The problem boils down to how many unique pairs or handshakes can be formed in the group. That is N x (N-1) / 2 .
Also, the probability that a pair has the same birthday is 1/365.

Therefore, I think I have solve the following equation for N
N x (N-1) = 365

The Attempt at a Solution


The approximate value of N is 20. For N=20, I think the probability of having at least one pair with the same birthday is 52%. But according this Wikipedia page there has to be 23 people for a 50% probability in this case.

Clearly I am doing something wrong. Maybe assigning the 1/365 probability to every pair is not correct. I don't know.
 
Physics news on Phys.org
You can't add probabilities like that. Try to use the same approach to find when there is certainly a shared birthday and the problem should become obvious.
Similarly: 3 die rolls don't give you a 50% probability to roll a 1. The probability is a bit lower.

You calculated the number of people where we have on average 1/2 shared birthday.
 
musicgold said:
This is not really a homework problem. This is something I enjoy thinking about.

1. Homework Statement

How many people should there be in a group to have a 50% chance of at least two of them having the same birthday.
I know that there a many pages explaining how to solve this and the answer itself. But I wanted to develop my own way to figure this out.

Homework Equations


The problem boils down to how many unique pairs or handshakes can be formed in the group. That is N x (N-1) / 2 .
Also, the probability that a pair has the same birthday is 1/365.

Therefore, I think I have solve the following equation for N
N x (N-1) = 365

The Attempt at a Solution


The approximate value of N is 20. For N=20, I think the probability of having at least one pair with the same birthday is 52%. But according this Wikipedia page there has to be 23 people for a 50% probability in this case.

Clearly I am doing something wrong. Maybe assigning the 1/365 probability to every pair is not correct. I don't know.

The usual birthday problem looks at more than "pairs"; it asks for the probability that at least two people share a common birthday; perhaps three, or four, or more people share that same birthday. It does so by looking at the probability of no common birthdays, then taking its complement.

The problem of computing the probability that exactly one pair share a birthday (and no others do) is much harder.
 
Last edited:
musicgold said:
This is not really a homework problem. This is something I enjoy thinking about.

1. Homework Statement

How many people should there be in a group to have a 50% chance of at least two of them having the same birthday.
I know that there a many pages explaining how to solve this and the answer itself. But I wanted to develop my own way to figure this out.

Homework Equations


The problem boils down to how many unique pairs or handshakes can be formed in the group. That is N x (N-1) / 2 .
Also, the probability that a pair has the same birthday is 1/365.

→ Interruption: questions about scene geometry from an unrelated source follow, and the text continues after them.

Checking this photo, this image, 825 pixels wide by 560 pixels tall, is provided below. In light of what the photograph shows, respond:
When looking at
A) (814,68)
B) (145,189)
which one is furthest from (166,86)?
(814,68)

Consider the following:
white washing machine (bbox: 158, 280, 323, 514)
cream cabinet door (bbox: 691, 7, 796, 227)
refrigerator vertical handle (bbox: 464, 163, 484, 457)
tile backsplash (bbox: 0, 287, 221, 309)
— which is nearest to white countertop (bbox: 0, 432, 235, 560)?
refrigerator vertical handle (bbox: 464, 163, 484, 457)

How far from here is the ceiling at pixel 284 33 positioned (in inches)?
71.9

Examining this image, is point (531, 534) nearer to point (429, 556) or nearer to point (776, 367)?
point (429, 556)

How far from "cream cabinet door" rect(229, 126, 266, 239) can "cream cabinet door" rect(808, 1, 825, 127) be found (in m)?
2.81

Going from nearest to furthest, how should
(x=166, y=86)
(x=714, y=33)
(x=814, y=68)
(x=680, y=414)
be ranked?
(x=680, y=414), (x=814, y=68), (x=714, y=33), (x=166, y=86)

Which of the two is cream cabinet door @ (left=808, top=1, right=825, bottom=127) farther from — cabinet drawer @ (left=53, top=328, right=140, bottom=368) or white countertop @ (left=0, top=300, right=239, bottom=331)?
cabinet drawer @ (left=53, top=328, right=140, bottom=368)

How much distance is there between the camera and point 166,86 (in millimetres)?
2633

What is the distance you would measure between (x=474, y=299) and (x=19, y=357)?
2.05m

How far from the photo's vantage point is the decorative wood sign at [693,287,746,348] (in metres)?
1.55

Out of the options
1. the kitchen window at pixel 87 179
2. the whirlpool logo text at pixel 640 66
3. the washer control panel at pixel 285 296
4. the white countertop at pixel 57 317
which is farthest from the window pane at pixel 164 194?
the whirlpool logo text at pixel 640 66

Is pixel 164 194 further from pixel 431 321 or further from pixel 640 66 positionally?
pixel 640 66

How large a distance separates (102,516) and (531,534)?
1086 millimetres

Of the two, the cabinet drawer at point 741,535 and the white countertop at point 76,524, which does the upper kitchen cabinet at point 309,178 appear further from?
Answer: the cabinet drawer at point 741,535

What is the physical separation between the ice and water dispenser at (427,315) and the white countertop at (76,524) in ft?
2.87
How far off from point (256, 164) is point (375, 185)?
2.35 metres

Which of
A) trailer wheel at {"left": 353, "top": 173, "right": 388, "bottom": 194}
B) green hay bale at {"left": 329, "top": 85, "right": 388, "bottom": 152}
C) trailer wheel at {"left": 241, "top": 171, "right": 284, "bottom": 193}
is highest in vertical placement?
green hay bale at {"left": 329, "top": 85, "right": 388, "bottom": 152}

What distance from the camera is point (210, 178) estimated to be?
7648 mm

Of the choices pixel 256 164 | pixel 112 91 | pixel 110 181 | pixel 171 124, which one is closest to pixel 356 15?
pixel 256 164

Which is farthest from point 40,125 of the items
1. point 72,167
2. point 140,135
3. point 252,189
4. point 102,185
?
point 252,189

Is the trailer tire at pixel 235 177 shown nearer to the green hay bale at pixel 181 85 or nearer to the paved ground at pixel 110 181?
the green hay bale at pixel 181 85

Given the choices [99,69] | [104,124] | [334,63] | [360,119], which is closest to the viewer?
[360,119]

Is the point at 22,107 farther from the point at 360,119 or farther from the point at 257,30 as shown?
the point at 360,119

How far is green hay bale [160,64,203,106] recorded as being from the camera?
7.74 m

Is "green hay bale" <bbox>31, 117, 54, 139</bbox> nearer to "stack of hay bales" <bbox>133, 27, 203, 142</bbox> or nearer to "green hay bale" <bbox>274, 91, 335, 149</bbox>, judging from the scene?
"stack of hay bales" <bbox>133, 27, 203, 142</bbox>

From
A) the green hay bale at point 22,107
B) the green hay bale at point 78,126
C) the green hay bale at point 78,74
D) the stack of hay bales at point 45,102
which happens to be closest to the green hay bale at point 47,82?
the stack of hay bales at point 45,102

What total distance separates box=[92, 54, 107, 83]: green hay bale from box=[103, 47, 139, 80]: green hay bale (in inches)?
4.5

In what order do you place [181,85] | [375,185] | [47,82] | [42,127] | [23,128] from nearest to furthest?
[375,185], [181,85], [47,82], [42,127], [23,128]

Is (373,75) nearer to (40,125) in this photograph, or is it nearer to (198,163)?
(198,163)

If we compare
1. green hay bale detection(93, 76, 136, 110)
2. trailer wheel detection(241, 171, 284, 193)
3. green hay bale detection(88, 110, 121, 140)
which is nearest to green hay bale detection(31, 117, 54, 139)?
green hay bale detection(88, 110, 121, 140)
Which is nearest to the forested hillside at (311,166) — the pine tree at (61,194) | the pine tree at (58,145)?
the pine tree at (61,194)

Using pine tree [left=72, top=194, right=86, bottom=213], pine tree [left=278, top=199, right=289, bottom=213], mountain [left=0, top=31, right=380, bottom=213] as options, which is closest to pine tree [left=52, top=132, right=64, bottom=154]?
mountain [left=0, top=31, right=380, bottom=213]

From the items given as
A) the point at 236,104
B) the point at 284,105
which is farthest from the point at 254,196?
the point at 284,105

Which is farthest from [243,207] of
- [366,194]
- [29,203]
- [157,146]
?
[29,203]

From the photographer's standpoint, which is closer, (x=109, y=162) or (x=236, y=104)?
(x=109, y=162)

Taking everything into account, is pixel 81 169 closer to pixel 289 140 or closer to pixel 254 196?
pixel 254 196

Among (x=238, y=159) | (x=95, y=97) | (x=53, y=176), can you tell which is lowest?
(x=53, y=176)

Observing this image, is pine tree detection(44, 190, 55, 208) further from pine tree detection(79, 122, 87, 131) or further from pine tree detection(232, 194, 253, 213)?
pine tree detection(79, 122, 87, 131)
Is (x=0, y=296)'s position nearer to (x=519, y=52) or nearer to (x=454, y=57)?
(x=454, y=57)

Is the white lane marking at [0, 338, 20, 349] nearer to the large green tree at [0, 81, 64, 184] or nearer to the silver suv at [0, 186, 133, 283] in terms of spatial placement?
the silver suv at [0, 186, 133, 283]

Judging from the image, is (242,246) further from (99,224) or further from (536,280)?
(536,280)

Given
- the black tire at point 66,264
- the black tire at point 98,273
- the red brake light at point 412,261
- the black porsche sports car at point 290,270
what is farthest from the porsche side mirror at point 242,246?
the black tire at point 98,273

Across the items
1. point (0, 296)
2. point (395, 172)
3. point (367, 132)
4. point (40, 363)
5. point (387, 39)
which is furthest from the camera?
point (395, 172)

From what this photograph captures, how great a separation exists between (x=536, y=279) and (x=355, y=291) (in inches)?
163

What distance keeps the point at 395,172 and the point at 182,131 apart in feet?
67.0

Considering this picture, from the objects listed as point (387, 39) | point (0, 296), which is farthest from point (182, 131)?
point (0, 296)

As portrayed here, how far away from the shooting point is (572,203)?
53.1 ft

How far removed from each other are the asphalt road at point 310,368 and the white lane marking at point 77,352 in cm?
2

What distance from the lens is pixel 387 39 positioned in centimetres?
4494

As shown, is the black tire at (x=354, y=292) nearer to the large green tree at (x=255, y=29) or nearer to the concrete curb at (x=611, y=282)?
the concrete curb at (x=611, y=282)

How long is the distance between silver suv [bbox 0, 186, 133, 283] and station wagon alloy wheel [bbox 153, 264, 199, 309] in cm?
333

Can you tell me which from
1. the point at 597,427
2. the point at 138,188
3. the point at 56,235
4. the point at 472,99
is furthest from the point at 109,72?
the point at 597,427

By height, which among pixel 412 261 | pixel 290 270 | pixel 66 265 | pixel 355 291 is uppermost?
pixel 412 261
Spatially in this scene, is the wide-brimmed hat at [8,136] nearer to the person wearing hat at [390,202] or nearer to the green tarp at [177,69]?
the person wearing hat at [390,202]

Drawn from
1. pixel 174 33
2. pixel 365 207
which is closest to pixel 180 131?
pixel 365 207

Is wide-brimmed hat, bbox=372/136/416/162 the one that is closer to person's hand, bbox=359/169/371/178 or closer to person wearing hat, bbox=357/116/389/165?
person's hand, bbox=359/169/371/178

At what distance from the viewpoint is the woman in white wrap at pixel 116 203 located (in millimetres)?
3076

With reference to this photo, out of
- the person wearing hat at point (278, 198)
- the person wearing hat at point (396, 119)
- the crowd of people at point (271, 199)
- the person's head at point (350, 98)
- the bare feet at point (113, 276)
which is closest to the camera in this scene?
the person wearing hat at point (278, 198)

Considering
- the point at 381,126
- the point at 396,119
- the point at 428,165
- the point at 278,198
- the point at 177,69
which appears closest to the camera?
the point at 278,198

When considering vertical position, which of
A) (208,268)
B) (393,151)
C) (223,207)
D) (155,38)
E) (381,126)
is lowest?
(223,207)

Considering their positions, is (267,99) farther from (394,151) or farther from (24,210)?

Therefore, I think I have solve the following equation for N
N x (N-1) = 365

The Attempt at a Solution


The approximate value of N is 20. For N=20, I think the probability of having at least one pair with the same birthday is 52%. But according this Wikipedia page there has to be 23 people for a 50% probability in this case.

Clearly I am doing something wrong. Maybe assigning the 1/365 probability to every pair is not correct. I don't know.

Your method is an approximation for low probabilities. Let's take an example of 3 people, A, B, C. What is the probability of a shared birthday?

Your method is:

Probability A & B share a birthday = 1/365
Probability A & C share a birthday = 1/365
Probability B & C share a birthday = 1/365

So, total probability is 3/365 = 0.008219

But, that's only an approximation to the correct answer, which is

Probability A & B do not share a birthday = 364/365
Probability that C does not share a birthday with A & B (given that A & B do not share a birthday) = 363/365

Probability that A, B, C all have different birthdays = (364/365)(363/365).

Probability that there is a shared birthday = 1 - (364/365)(363/365) = 0.008204

As you increase the number of people, the approximation becomes less accurate (as you've discovered for about 20 people).